→ **Source text**
This is a proof of concept and scientific research project, not a production system. Our development approach:

Simple and straightforward code style without unnecessary complexity
Fix problems at the source rather than implementing workarounds
Clean and understandable code that can be easily modified
Sound and correct implementations even if not perfect
Test coverage for new features and bug fixes
Rapid iteration with willingness to remove obsolete code

We follow KISS and DRY principles pragmatically, focusing on research goals over production polish.

Architecture

Typographical The typeset length of the hidden word may be rather exactly determined by setting the text before and after it in a way identical to the visible text. The discriminatory power of the typeset word length constraint depends on the font originally used. A fixed-width font has the least discriminatory power as all words with the same number of letters are viable candidates. A font with more complex letter or part-of-word typesetting will considerably reduce the set of viable candidates.
Partly visible clues A word might be hidden, but some clues about the word's composition might be deduced from visible details. This often happens at the end of the word, where visible pixels might reveal that the word ends in a specific letter, or a letter from a small set of letters. This also applies to the top and bottom of a mask that might reveal clues where letters with tall stems or low extensions might hide.
Lack of visible extending elements Letters with vertical descenders or ascenders may be predicted to extend beyond the erased area of the word. If the erased area and type properties can both be determined, we may exclude certain groups of letters at positions where they should have protruded if they were present.
Semantic and grammatical Semantic and grammatical rules may rule out certain words or types of words that may result in nonsensical sentences.

→ **Information provided**

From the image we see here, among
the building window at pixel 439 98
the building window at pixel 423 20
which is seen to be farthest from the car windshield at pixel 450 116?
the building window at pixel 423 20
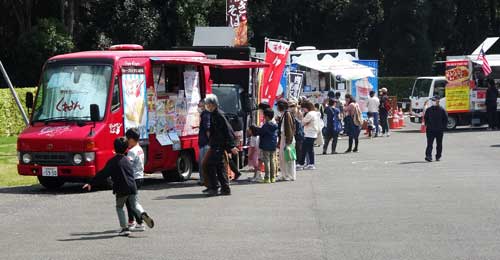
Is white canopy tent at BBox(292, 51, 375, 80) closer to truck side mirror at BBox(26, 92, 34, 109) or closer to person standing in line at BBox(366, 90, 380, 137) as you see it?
person standing in line at BBox(366, 90, 380, 137)

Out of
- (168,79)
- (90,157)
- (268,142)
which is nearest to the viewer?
(90,157)

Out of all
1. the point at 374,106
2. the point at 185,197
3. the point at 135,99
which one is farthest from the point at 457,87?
the point at 185,197

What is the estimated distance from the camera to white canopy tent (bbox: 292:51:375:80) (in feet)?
120

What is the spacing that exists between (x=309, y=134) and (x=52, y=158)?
23.1ft

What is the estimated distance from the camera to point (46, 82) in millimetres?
18141

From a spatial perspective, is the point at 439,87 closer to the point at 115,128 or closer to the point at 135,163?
the point at 115,128

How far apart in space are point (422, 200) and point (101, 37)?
95.5 ft

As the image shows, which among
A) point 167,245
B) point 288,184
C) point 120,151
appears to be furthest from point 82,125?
point 167,245

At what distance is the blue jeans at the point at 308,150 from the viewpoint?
72.4 ft

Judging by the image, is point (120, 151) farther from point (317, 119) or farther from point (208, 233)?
point (317, 119)

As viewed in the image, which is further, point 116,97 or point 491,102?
point 491,102

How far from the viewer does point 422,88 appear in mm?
40094

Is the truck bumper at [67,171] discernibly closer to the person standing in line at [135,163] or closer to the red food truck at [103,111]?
the red food truck at [103,111]

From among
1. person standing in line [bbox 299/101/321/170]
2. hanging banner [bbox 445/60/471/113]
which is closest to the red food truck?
person standing in line [bbox 299/101/321/170]
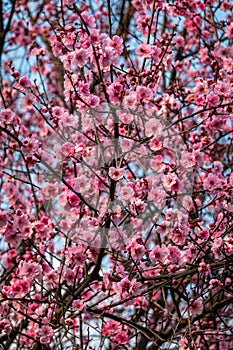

→ **Goals**
**A.** In the project text, which kind of font gives the typeset word length constraint the least discriminatory power?
**B.** Please resume the project text after its last sentence, keeping its manner.
The rows are separate material and are unrelated to the project text.

→ **Solved problems**
**A.** A fixed-width font.

**B.**
Statistical analysis Analyzing the frequencies of words or letters may result in selecting words that are more probable to be present in a sentence in the current document.
Inter-mask relations If an unknown hidden word appears in more than one place, and we are able to determine that this is the case, the constraints applied to each of the words can be applied to both of them.

There are also factors that make the constraints above less discriminating:

Spelling errors will almost always change the length of the word and hence greatly reduce the probability of selecting the true hidden word.
Document quality Low-quality documents with, e.g., skewed or rotated text, non-linear deformations, blurry or low-resolution text.

Architecture

The web frontend is a Vite React app. It displays the PDF, the labels, and various features of the text layout.

The backend is implemented using Python, venv, and FastAPI. It does all the heavy lifting.

When a word in a label is highlighted (via mouse gestures or shift and arrow keys), this is interpreted as a request from the user that they want suggestions on other words of the same typeset length. The words are selected from preselected word lists. The frontend first requests a length measurement of the selected string, given the font it is set with. The backend uses Pillow to render the word on a virtual canvas and then gets the rendered length. When received by the frontend, it will send another request to the backend to retrieve all words with the same rendered length in pixels, with an additional error margin.

These candidate words are sorted by rendered length and displayed in the candidate word list. The user may then select a word from that list by clicking or using hotkeys, and the label is changed to display what it would look like if that word was used instead of the selected word. Behind the scenes, the original label is hidden and a new one is rendered on top of it. The user may then commit the selected word, and the original label will then be changed by replacing the highlighted word with the selected word.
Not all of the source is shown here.